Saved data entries
──────────────────────────────

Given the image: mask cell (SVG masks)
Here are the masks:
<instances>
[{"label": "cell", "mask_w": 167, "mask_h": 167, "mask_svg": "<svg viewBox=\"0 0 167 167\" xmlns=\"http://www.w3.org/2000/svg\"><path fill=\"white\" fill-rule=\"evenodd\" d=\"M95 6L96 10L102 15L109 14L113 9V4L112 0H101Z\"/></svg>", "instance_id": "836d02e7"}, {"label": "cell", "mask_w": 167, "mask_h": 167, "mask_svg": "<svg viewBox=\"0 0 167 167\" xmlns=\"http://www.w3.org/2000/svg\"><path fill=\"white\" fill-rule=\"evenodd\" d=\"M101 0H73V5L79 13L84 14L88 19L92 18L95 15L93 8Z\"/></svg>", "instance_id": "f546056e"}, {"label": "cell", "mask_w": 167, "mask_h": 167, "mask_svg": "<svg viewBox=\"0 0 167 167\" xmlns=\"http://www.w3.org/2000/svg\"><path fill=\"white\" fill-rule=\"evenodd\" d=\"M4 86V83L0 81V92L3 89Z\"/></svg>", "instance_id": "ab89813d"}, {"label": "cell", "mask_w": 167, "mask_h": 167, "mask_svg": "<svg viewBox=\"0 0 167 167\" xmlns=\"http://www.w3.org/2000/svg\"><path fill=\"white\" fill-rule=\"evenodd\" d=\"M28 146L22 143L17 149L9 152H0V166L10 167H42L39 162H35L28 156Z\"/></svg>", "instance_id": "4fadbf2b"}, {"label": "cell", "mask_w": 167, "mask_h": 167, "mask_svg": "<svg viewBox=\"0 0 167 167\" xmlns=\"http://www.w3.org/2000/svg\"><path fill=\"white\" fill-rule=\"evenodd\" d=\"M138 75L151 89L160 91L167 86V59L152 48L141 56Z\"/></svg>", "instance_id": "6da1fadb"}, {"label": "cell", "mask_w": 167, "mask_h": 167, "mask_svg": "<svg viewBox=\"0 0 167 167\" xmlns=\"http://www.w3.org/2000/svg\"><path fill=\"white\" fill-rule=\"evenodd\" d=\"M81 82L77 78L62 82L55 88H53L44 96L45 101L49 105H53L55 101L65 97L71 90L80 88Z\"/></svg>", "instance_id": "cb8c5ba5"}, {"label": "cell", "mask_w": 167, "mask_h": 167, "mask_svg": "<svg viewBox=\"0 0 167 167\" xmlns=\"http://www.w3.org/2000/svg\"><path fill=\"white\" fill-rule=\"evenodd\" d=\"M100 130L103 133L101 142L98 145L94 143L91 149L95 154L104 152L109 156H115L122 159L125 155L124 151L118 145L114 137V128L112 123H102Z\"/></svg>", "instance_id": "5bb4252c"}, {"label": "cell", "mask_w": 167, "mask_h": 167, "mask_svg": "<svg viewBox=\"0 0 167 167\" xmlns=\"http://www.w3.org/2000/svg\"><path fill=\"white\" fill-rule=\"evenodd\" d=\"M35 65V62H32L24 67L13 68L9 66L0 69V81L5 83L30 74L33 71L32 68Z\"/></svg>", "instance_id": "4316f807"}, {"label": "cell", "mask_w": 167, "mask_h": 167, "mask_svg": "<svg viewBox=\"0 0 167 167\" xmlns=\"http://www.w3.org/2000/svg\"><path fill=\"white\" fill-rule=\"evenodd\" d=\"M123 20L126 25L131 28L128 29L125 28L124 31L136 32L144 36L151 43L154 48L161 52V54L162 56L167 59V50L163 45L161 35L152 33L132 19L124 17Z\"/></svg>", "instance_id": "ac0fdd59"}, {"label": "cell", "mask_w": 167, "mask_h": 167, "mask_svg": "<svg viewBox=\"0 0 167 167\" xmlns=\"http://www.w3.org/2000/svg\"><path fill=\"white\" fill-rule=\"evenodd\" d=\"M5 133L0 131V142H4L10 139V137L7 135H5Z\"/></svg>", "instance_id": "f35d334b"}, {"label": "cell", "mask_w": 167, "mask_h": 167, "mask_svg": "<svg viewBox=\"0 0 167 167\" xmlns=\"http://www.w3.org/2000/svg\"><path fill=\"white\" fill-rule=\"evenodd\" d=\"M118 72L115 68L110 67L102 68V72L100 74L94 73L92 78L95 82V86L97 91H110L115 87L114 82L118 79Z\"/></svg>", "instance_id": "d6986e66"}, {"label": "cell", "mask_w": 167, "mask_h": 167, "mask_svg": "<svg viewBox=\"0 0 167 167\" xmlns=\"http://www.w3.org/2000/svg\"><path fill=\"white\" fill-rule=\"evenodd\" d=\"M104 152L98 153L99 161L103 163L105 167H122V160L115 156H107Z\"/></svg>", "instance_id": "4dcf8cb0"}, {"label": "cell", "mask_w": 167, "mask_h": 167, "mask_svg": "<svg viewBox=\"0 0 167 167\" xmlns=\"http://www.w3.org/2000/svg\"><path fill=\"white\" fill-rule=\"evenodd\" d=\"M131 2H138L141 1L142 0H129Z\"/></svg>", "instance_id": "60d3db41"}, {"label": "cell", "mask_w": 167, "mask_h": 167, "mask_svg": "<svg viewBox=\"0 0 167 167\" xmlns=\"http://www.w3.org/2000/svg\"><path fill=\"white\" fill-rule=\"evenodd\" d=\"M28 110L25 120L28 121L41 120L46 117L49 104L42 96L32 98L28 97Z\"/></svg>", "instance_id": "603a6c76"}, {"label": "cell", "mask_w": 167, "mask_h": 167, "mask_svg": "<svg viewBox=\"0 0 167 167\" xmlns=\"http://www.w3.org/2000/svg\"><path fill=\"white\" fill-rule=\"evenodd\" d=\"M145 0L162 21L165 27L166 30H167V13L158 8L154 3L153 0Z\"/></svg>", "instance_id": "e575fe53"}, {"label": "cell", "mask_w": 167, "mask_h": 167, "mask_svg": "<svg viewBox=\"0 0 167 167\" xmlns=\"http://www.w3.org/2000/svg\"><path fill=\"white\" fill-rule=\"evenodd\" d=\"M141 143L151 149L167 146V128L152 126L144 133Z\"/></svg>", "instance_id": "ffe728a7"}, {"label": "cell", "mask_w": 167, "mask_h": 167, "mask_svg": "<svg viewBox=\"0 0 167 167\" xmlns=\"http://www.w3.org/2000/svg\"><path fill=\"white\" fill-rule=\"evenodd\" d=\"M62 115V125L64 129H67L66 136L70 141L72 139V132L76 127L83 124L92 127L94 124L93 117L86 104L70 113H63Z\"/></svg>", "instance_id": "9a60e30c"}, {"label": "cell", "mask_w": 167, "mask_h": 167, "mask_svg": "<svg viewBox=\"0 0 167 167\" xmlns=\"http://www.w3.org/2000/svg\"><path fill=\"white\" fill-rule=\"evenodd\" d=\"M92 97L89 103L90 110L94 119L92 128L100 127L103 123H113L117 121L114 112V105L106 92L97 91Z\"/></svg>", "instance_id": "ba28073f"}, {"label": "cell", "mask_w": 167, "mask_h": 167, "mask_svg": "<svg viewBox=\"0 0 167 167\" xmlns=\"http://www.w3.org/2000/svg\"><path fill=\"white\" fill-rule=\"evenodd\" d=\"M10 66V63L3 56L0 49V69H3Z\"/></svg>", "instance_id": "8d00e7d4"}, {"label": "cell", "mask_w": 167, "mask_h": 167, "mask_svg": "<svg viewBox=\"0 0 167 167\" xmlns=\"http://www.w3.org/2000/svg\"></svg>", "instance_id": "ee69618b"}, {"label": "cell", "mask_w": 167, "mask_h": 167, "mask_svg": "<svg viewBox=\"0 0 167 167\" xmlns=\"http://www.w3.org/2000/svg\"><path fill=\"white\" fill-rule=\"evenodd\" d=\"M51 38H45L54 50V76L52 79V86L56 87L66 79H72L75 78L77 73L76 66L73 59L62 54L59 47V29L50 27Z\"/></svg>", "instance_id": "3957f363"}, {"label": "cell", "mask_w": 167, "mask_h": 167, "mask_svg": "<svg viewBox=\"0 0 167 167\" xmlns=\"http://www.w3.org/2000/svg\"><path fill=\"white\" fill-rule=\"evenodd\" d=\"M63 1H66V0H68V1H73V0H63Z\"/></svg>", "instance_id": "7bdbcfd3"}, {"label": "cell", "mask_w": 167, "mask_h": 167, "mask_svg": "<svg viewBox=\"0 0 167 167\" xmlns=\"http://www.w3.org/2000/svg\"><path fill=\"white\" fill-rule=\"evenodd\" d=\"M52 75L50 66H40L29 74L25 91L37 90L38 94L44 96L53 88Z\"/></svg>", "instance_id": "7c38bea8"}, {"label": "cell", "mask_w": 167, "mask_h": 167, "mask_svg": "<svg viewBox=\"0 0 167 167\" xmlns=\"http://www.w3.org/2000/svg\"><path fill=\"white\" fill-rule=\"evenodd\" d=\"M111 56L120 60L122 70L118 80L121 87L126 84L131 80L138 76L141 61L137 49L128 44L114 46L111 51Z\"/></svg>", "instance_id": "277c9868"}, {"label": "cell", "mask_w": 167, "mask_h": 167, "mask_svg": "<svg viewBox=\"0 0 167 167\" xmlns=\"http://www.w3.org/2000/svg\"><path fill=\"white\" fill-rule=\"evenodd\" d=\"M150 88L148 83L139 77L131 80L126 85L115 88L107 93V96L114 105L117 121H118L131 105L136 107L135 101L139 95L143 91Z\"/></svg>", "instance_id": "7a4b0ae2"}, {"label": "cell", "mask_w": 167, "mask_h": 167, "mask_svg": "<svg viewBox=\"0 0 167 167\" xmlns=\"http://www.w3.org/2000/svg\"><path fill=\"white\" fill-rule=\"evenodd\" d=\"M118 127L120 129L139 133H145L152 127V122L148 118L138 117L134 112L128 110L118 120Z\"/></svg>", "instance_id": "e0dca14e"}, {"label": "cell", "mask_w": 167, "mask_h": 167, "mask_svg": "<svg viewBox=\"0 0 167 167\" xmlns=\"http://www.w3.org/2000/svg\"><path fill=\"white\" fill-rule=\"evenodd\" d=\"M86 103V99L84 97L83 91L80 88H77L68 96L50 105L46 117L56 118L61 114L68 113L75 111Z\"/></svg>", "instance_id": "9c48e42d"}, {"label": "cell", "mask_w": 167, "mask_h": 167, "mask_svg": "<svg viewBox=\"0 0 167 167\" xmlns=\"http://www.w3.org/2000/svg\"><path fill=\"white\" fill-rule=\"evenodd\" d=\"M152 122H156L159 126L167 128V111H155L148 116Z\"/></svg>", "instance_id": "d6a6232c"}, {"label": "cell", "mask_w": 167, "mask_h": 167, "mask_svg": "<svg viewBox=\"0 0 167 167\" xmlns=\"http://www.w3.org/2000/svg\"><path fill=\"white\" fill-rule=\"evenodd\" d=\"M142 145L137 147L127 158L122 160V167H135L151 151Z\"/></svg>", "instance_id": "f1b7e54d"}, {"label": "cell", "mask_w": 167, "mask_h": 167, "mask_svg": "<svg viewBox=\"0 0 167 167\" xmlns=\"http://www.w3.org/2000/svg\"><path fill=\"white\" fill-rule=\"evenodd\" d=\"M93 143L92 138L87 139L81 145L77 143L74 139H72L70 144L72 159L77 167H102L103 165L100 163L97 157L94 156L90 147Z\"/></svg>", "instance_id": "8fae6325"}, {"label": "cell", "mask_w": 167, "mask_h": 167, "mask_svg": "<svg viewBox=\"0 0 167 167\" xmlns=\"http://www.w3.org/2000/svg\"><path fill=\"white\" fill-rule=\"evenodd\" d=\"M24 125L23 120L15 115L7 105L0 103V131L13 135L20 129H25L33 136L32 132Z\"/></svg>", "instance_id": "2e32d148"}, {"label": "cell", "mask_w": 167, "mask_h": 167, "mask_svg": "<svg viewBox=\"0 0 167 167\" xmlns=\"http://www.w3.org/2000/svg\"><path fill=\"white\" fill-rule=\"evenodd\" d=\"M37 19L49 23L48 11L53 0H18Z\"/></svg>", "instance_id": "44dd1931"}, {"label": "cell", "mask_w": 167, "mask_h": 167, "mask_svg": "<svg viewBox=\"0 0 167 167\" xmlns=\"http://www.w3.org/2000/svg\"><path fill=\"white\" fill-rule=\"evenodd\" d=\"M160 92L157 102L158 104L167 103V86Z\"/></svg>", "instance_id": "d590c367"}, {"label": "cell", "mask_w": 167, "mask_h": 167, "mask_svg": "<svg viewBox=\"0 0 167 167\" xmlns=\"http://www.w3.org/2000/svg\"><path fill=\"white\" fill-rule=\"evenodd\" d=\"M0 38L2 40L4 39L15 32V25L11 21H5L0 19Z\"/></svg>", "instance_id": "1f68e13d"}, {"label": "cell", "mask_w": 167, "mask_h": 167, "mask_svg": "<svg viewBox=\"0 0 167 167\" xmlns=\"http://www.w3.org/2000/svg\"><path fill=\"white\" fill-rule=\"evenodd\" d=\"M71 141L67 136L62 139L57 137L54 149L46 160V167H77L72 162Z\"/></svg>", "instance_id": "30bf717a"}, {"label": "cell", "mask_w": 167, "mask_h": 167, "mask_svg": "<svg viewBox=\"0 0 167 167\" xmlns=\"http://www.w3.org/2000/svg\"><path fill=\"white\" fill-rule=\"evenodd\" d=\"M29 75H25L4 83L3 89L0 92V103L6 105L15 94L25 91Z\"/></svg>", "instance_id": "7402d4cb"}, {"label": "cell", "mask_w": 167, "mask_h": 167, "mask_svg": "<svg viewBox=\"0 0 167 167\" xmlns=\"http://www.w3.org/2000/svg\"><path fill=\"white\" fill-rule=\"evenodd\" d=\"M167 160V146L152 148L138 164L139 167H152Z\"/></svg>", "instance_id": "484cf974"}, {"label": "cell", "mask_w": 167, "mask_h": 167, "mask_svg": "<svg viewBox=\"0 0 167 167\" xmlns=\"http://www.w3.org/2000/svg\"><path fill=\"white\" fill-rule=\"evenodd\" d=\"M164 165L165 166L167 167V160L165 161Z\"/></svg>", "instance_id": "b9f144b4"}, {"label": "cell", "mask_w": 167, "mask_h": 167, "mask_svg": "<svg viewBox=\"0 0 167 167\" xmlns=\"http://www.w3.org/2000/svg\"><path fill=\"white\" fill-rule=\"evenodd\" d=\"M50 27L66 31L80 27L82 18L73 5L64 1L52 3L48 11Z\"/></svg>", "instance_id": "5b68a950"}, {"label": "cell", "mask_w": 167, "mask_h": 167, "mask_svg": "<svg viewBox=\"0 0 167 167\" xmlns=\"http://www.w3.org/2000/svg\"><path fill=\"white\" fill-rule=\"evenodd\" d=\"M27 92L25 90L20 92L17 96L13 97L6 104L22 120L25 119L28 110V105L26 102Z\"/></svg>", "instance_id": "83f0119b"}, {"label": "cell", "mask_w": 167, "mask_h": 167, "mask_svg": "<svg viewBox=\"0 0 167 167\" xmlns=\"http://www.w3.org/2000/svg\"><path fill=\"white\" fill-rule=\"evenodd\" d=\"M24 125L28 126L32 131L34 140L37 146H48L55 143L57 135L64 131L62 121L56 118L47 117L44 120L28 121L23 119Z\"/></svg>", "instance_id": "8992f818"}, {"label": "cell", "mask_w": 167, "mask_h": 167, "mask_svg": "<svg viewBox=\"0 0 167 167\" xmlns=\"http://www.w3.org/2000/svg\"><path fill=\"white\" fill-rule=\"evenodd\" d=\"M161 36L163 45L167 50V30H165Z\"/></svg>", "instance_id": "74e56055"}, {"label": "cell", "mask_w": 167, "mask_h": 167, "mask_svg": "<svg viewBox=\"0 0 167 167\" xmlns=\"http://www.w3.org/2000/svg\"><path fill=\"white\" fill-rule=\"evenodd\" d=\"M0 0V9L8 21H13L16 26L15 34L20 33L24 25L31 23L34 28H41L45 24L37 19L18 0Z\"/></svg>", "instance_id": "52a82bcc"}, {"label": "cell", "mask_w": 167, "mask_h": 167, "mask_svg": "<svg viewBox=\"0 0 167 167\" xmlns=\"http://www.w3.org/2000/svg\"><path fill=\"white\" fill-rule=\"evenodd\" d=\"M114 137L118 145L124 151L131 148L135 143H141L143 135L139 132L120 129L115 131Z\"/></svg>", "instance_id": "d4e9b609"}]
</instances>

──────────────────────────────

### Task details
Copy everything from the start of the rows down to the line containing "<instances>", both included, keeping each line unchanged.

### Result below
Given the image: mask cell (SVG masks)
Here are the masks:
<instances>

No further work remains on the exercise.